Task to complete: Copy the rows starting at the line containing "From this snapshot, at" and ending at the last row, replacing "palm tree" with "banana tree" and leaving everything else unchanged.

Items from a data source:
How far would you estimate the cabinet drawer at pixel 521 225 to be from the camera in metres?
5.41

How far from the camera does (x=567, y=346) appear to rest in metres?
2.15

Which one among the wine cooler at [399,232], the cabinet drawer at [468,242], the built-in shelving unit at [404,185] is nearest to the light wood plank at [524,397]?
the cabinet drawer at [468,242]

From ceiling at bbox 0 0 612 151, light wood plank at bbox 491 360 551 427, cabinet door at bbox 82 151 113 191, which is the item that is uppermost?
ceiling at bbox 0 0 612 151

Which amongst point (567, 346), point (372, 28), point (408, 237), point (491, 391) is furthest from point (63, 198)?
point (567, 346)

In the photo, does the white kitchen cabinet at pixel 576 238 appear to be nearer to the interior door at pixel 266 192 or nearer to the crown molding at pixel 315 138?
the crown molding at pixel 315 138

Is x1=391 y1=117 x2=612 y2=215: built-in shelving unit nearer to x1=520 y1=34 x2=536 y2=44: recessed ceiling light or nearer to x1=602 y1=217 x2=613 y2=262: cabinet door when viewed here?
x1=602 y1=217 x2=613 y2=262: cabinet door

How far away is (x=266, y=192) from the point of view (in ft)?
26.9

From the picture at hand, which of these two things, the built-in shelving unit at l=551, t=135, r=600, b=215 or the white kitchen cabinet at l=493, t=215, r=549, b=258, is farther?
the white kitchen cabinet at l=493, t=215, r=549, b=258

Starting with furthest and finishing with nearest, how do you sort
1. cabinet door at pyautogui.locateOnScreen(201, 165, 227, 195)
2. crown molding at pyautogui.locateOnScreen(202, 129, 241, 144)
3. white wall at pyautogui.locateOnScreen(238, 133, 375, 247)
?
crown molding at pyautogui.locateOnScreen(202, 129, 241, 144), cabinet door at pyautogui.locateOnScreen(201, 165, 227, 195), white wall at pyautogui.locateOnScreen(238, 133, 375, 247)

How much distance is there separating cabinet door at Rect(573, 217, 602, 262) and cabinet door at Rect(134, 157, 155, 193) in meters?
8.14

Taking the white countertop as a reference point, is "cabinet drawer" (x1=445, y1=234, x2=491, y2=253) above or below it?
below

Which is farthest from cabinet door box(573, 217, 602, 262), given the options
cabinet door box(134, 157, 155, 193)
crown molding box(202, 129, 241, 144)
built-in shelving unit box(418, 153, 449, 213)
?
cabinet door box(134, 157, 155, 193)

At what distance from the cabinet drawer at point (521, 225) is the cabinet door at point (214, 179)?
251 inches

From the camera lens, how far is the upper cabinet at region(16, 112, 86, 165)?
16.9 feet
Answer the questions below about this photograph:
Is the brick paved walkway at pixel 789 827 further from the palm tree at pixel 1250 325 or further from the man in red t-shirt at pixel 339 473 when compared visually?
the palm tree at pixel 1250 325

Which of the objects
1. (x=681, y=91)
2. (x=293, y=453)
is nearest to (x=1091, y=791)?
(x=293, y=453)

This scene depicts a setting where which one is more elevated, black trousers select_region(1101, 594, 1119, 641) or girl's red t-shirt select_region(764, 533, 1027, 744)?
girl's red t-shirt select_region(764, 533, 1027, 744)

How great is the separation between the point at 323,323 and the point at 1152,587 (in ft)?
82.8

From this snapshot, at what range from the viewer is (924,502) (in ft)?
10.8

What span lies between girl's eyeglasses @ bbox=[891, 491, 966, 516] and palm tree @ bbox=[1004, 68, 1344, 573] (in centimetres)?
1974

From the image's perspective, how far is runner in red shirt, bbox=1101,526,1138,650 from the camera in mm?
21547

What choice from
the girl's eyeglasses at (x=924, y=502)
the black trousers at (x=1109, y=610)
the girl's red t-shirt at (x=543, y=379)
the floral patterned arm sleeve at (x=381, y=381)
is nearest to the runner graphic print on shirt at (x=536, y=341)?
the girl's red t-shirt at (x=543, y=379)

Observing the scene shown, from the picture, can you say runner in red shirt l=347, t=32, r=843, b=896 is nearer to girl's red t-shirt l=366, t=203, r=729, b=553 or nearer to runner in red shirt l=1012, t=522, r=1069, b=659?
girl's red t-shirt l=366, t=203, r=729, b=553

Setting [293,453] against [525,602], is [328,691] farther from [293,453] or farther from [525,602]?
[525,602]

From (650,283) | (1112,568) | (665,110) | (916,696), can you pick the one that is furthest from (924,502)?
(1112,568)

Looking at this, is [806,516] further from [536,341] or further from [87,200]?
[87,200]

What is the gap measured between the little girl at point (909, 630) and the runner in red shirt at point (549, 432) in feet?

Task result:
From this snapshot, at what range from the viewer is (924,502) (in ft)?
10.8

What span lies between girl's eyeglasses @ bbox=[891, 491, 966, 516] and banana tree @ bbox=[1004, 68, 1344, 573] (in centimetres)?
1974

From the image's perspective, how far is runner in red shirt, bbox=1101,526,1138,650 from the camera in mm?
21547

What choice from
the girl's eyeglasses at (x=924, y=502)
the black trousers at (x=1109, y=610)
the girl's red t-shirt at (x=543, y=379)
the floral patterned arm sleeve at (x=381, y=381)
is nearest to the runner graphic print on shirt at (x=536, y=341)?
the girl's red t-shirt at (x=543, y=379)

Observing the scene shown, from the picture, can you say runner in red shirt l=347, t=32, r=843, b=896 is nearer to girl's red t-shirt l=366, t=203, r=729, b=553 or nearer to runner in red shirt l=1012, t=522, r=1069, b=659?
girl's red t-shirt l=366, t=203, r=729, b=553

Setting [293,453] against [525,602], is [328,691] farther from [293,453] or farther from [525,602]?
[525,602]

From (650,283) | (1112,568) | (665,110) | (916,696), can you pick the one that is furthest from (924,502)?
(1112,568)

Looking at this, is [806,516] further from [536,341] or further from [87,200]?
[87,200]

What is the gap measured between the little girl at point (909, 630) and the runner in red shirt at point (549, 432) in feet?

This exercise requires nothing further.